Mr. Stevenson’s last letters to myself were full of his concern for a common friend of ours, who was very ill. Depressed himself, Mr. Stevenson wrote to this gentleman—why should I not mention Mr. James Payn?—with consoling gaiety. I attributed his depression to any cause but his own health, of which he rarely spoke. He lamented the “ill-staged fifth act of life”; he, at least, had no long hopeless years of diminished force to bear.
I have known no man in whom the pre-eminently manly virtues of kindness, courage, sympathy, generosity, helpfulness, were more beautifully conspicuous than in Mr. Stevenson, no man so much loved—it is not too strong a word—by so many and such various people. He was as unique in character as in literary genius.

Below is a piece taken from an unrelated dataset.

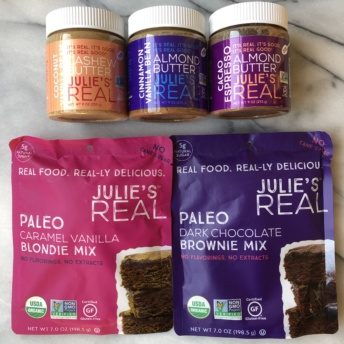 Gluten-free paleo products by Julie's Real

To say what ought to be said concerning Dr. John Brown, a man should have known him well and long, and should remember much of that old generation of Scotchmen to whom the author of “Rab and his Friends” belonged. But that generation has departed. One by one these wits and scholars of the North, these epigoni who were not, indeed, of the heroes, but who had seen and remembered Scott and Wilson, have passed away. Aytoun and Carlyle and Dr. Burton, and last, Dr. Brown, are gone. Sir Theodore Martin alone is left. In her memoir of Dr. Burton—the historian of Scotland, and author of “The Book-hunter”—Mrs. Burton remarks that, in her husband’s later days, only Dr. John Brown and Professor Blackie remained of all her husband’s ancient friends and coevals, of all who remembered Lockhart, and Hogg, and their times. But many are left who knew Dr. Brown far better and more intimately than the author of this notice. I can hardly say when I first became acquainted with him, probably it was in my childhood. Ever since I was a boy, certainly, I used to see him at intervals, especially in the Christmas vacations. But he seldom moved from Edinburgh, except in summer, which he frequently passed in the country house of certain friends of his, whose affection made much of the happiness of his latest years, and whose unfailing kindness attended him in his dying hours. Living always in Scotland, Dr. Brown was seen but rarely by his friends who resided in England. Thus, though Dr. Brown’s sweetness of disposition and charm of manner, his humour, and his unfailing sympathy and encouragement, made one feel toward him as to a familiar friend, yet, of his actual life I saw but little, and have few reminiscences to contribute. One can only speak of that singular geniality of his, that temper of goodness and natural tolerance and affection, which, as Scotsmen best know, is not universal among the Scots. Our race does not need to pray, like the mechanic in the story, that Providence will give us “a good conceit of ourselves.” But we must acknowledge that the Scotch temper is critical if not captious, argumentative, inclined to look at the seamy side of men and of their performances, and to dwell on imperfections rather than on merits and virtues. An example of these blemishes of the Scotch disposition, carried to an extreme degree in the nature of a man of genius, is offered to the world in the writings and “Reminiscences” of Mr. Carlyle.